**EXCERPT PROVIDED**
As a spiritual newborn, God’s plan for you is to mature into spiritual adulthood (Heb 5:11-6:3; Eph 4:11-16). This will take a spiritual hunger for God and his Word, the Scriptures, requiring us to be teachable before God and his servants (1 Pet 2:2; Heb 5:13-6:3; 13:7, 17; Jas 1:21; 4:6-10; Psa 19; 25:4-10; 119). The Scriptures, though written by men, have their origin and authorship in God’s Spirit, thus revealing his mind to us (2 Tim 3:16-17; 1 Thes 2:13; 2 Pet 1:19-20). Because sin has distorted our view of reality, we are commanded to renew our thinking according to his Word so that we can interpret reality aright (Rom 12:1-2; Psa 19:7-13). The Holy Spirit who counsels and leads us will always act in accord with his Word (Jn 14:15-17; 16:13-15; 17:17).
The Holy Spirit is the executive agent of the Godhead: the Father thinks it, the Son speaks it, and the Holy Spirit does it. He is the power through which Christ now lives his victorious life through us. In Christ we are no longer bound by sin and death! By faith you can reach out now and receive the power of resurrection life—the gift of the Holy Spirit himself!
The Scripture says, “And without faith it is impossible to please him, for whoever would draw near to God must believe that he exists and that he rewards those who seek him” (Heb 11:6). ‘Faith’ in contemporary culture is commonly understood to mean “blind faith”, summarised best by the evangelist for New Atheism, Richard Dawkins, saying “Faith is belief in spite of, even perhaps because of, the lack of evidence”. Biblical faith, in contrast, from the NT Greek pistis, means “to be persuaded” or “to come to trust”. This can only occur when there is sufficient evidence. The first Christians were persuaded because of the empirical evidence that Jesus had given to confirm his identity—miracles, forgiveness of sins and the foretelling of his own death and resurrection.

Extracted data entries:
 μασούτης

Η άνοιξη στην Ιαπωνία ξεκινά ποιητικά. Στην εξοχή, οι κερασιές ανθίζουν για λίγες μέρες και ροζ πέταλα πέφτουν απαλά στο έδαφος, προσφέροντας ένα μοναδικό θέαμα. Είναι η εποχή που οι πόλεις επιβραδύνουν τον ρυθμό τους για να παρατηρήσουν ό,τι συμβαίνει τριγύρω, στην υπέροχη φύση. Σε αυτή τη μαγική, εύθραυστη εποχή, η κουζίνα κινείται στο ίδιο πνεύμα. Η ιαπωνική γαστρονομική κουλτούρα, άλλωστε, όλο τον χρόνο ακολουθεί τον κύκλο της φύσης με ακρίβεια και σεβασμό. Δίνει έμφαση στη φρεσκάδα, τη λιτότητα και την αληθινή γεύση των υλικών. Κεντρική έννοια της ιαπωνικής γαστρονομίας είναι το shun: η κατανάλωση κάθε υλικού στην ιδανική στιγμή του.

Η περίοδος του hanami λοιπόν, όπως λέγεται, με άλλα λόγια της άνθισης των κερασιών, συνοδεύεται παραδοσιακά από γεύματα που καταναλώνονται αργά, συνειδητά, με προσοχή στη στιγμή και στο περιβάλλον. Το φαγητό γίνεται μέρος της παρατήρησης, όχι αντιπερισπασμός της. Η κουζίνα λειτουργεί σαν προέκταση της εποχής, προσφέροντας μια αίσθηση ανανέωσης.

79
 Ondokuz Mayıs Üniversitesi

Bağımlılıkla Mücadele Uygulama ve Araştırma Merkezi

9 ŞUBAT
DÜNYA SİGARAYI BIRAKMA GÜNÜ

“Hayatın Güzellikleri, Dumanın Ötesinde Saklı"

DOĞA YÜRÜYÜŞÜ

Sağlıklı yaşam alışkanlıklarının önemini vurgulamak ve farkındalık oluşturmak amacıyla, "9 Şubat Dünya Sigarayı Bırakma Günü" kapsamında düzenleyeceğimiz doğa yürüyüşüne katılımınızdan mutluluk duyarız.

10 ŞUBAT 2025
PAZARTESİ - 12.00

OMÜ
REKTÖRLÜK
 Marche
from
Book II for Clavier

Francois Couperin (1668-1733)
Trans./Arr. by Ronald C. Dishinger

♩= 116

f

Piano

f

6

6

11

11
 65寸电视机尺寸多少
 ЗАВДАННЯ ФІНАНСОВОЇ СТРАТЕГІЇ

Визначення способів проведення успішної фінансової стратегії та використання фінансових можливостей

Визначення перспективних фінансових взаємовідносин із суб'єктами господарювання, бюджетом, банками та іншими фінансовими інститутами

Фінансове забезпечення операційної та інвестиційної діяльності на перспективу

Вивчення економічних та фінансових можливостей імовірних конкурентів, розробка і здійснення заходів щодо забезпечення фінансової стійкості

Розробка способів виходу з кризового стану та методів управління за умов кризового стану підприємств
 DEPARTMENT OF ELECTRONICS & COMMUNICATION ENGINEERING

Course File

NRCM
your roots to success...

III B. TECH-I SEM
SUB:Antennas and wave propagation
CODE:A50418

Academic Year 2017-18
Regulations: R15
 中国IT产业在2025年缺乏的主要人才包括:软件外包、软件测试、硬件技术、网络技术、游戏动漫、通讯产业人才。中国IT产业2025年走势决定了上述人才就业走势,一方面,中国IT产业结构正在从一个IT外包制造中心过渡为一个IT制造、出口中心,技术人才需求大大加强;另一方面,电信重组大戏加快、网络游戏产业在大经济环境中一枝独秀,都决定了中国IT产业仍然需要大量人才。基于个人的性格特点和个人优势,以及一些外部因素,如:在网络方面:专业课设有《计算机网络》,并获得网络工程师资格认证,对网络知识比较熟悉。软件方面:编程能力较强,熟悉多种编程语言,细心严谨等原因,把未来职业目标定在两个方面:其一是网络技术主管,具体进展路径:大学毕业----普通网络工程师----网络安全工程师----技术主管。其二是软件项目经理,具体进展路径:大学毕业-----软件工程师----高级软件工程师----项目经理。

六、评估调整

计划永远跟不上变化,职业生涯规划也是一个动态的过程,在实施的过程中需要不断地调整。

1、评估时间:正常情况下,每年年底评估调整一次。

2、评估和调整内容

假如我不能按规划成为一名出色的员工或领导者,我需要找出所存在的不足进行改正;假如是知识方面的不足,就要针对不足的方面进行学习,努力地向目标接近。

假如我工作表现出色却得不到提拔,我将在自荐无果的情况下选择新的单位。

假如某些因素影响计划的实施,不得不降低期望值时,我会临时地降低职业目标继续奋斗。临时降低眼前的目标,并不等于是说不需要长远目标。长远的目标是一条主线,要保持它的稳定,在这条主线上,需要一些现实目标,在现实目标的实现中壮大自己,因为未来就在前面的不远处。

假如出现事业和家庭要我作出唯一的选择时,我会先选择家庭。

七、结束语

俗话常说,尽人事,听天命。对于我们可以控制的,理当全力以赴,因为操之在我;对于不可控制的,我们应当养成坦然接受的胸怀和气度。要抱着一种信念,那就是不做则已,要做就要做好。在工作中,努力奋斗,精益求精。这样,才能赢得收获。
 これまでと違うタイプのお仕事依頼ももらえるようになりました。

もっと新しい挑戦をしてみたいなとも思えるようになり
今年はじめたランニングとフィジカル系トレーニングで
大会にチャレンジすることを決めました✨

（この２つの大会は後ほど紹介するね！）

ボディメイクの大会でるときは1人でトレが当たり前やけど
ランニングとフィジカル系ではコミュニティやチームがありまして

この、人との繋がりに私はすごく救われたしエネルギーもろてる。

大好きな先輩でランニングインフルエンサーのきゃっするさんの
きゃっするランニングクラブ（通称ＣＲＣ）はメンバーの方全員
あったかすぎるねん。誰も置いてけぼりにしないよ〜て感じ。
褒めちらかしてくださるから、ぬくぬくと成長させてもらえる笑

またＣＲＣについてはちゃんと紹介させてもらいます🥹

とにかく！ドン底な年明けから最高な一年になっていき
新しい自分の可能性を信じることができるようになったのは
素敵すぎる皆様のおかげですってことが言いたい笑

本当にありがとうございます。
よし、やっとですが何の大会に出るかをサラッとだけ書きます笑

**GOAL OF THE EXERCISE**
Please go on with the passage on spiritual maturity and biblical faith, picking up after its final sentence. None of these lines are needed.

**OUTPUT BELOW**
Faith rests supremely in the historicity of Jesus’ bodily resurrection from the dead as the fulfillment of God’s promises in Scripture. This is recorded by eyewitness accounts to these events, which were not “done in a corner” but took place in public (Acts 26:26; 1 Cor 15:6). The apostles witnessed “many convincing proofs” of Christs resurrection from the dead (Acts 1:3), witnessing not to “cleverly devised myths” but to that “which we have seen with our eyes, which we have looked upon and have touched with our hands” (2 Pet 1:16; 1 John 1:1). The evidence for Christ’s resurrection is attested to by the otherwise inexplicable transformation that occurred in the lives of his disciples following this event. This includes the miraculous conversion of Saul of Tarsus from a zealous Jewish rabbi, who murderously persecuted early Christians as heretics, to become the leading apostle of Christianity, advancing its cause to all nations, and dying a martyr’s death for Christ’s name. This evidence is further multiplied throughout history by the untold millions of transformed lives, representing all peoples and nations, whose trust in the Creator-Redeemer God – because of the historicity of Jesus’ death and resurrection – has transformed both their lives and entire cultures.
Returning to the scene on Mars Hill, what was the response to Paul’s address? The Scripture records that when they heard of the resurrection of the dead and the final judgement some mocked, others inquired further, and some believed.
What will your response be: mocking, inquiring or believing?